Condizioni di vita nei CPR

Nei CPR italiani, tra cui Gradisca d'Isonzo, Milano, Roma, Palazzo San Gervasio, Bari, Restinco, Caltanissetta e Macomer, le persone sono detenute senza aver commesso alcun reato.

Questi luoghi sono stati descritti come luoghi di vera e propria detenzione, con l'unico scopo, per lo più irrealizzabile, di essere rimpatriate.

Violazione dei diritti

I detenuti nei CPR non vedono garantiti i diritti previsti per i detenuti nelle carceri italiane.

Tra le principali criticità dei CPR, vi è l'impossibilità di fatto per i trattenuti di far valere i propri diritti, dalla difesa alla salute. Inoltre, vi sono patologie gravi non trattate e un forte disagio psichico tra i detenuti.

Chiusura dei CPR

Le condizioni degradate e l'assenza di tutela nei CPR hanno portato molte organizzazioni a chiedere la chiusura di questi centri.

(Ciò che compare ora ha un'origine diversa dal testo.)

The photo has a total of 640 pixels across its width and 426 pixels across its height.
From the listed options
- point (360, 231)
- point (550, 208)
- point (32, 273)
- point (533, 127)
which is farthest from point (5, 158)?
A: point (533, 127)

Questi luoghi, assimilabili a carceri, paradossalmente garantiscono meno diritti delle carceri vere e proprie. La detenzione può durare fino a un anno e mezzo senza che sia stato commesso nessun reato, ma solo un'irregolarità amministrativa.

La situazione nei CPR italiani è una questione urgente che richiede l'attenzione delle autorità competenti.